Stated goal: Extend the forum thread on locating the densest patch of points on a sphere, starting right after its last sentence.

Reading text:
* * * *

How can I calculate the area/spot of the sphere that has the largest point density?
I need this to be done very fast. If this was a square for example I guess I could create a grid and then let the points vote which part of the grid is the best.
I have tried with transforming the points to spherical coordinates and then do a grid, both this did not work well since points around north pole are close on the sphere but distant after the transform.
Thanks
There is in fact no real reason to partition the sphere into a regular non-overlapping mesh, try this:
partition your sphere into semi-overlapping circles
see here for generating uniformly distributed points (your circle centers)
Dispersing n points uniformly on a sphere
you can identify the points in each circle very fast by a simple dot product..it really doesn't matter if some points are double counted, the circle with the most points still represents the highest density
mathematica implementation
this takes 12 seconds to analyze 5000 points. (and took about 10 minutes to write )
testcircles = { RandomReal[ {0, 1}, {3}] // Normalize};
Do[While[ (test = RandomReal[ {-1, 1}, {3}] // Normalize ;
Select[testcircles , #.test > .9 & , 1] ) == {} ];
AppendTo[testcircles, test];, {2000}];
vmax = testcircles[[First#
Ordering[-Table[
Count[ (testcircles[[i]].#) & /# points , x_ /; x > .98 ] ,
{i, Length[testcircles]}], 1]]];
To add some other, alternative schemes to the mix: it's possible to define a number of (almost) regular grids on sphere-like geometries by refining an inscribed polyhedron.
The first option is called an icosahedral grid, which is a triangulation of the spherical surface. By joining the centres of the triangles about each vertex, you can also create a dual hexagonal grid based on the underlying triangulation:
Another option, if you dislike triangles (and/or hexagons) is the cubed-sphere grid, formed by subdividing the faces of an inscribed cube and projecting the result onto the spherical surface:
In either case, the important point is that the resulting grids are almost regular -- so to evaluate the region of highest density on the sphere you can simply perform a histogram-style analysis, counting the number of samples per grid cell.
As a number of commenters have pointed out, to account for the slight irregularity in the grid it's possible to normalise the histogram counts by dividing through by the area of each grid cell. The resulting density is then given as a "per unit area" measure. To calculate the area of each grid cell there are two options: (i) you could calculate the "flat" area of each cell, by assuming that the edges are straight lines -- such an approximation is probably pretty good when the grid is sufficiently dense, or (ii) you can calculate the "true" surface areas by evaluating the necessary surface integrals.
If you are interested in performing the requisite "point-in-cell" queries efficiently, one approach is to construct the grid as a quadtree -- starting with a coarse inscribed polyhedron and refining it's faces into a tree of sub-faces. To locate the enclosing cell you can simply traverse the tree from the root, which is typically an O(log(n)) operation.
You can get some additional information regarding these grid types here.
Treating points on a sphere as 3D points might not be so bad.

* * * *

Dataset section:
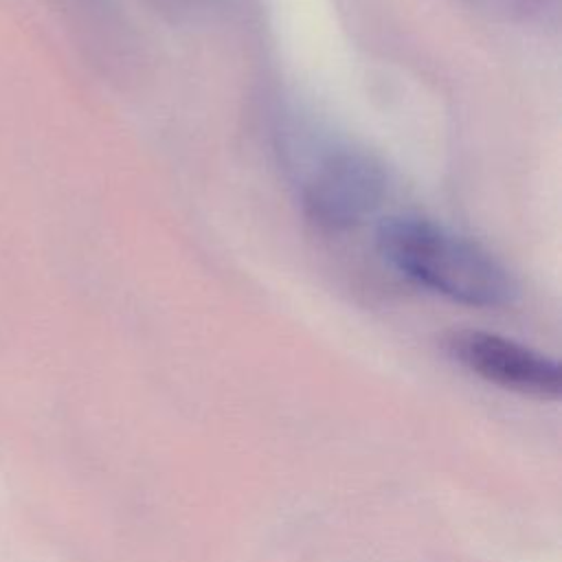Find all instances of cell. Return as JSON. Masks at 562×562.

* * * *

Answer to this exercise:
Try either:
Select k, do approximate k-NN search in 3D for each point in the data or selected point of interest, then weight the result by their distance to the query point. Complexity may vary for different approximate k-NN algorithms.
Build a space-partitioning data structure like k-d Tree, then do approximate (or exact) range counting query with a ball range centered at each point in the data or selected point of interest. Complexity is O(log(n) + epsilon^(-3)) or O(epsilon^(-3)*log(n)) for each approximate range query with state of the art algorithms, where epsilon is the range error threshold w.r.t. the size of the querying ball. For exact range query, the complexity is O(n^(2/3)) for each query.
Partition the sphere into equal-area regions (bounded by parallels and meridians) as described in my answer there and count the points in each region.
The aspect ratio of the regions will not be uniform (the equatorial regions will be more "squarish" when N~M, while the polar regions will be more elongated).
This is not a problem because the diameters of the regions go to 0 as N and M increase.
The computational simplicity of this method trumps the better uniformity of domains in the other excellent answers which contain beautiful pictures.
One simple modification would be to add two "polar cap" regions to the N*M regions described in the linked answer to improve the numeric stability (when the point is very close to a pole, its longitude is not well defined). This way the aspect ratio of the regions is bounded.
You can use the Peters projection, which preserves the areas.
This will allow you to efficiently count the points in a grid, but also in a sliding window (box Parzen window) by using the integral image trick.
If I understand correctly, you are trying to find the densepoint on sphere.
if points are denser at some point
Consider Cartesian coordinates and find the mean X,Y,Z of points
Find closest point to mean X,Y,Z that is on sphere (you may consider using spherical coordinates, just extend the radius to original radius).
Constraints
If distance between mean X,Y,Z and the center is less than r/2, then this algorithm may not work as desired.
I am not master of mathematics but may be it can solve by analytical way as:
1.Short the coordinate
2.R=(Σ(n=0. n=max)(Σ(m=0. M=n)(1/A^diff_in_consecative))*angle)/Σangle
A=may any constant
This is really just an inverse of this answer of mine
just invert the equations of equidistant sphere surface vertexes to surface cell index. Don't even try to visualize the cell different then circle or you go mad. But if someone actually do it then please post the result here (and let me now)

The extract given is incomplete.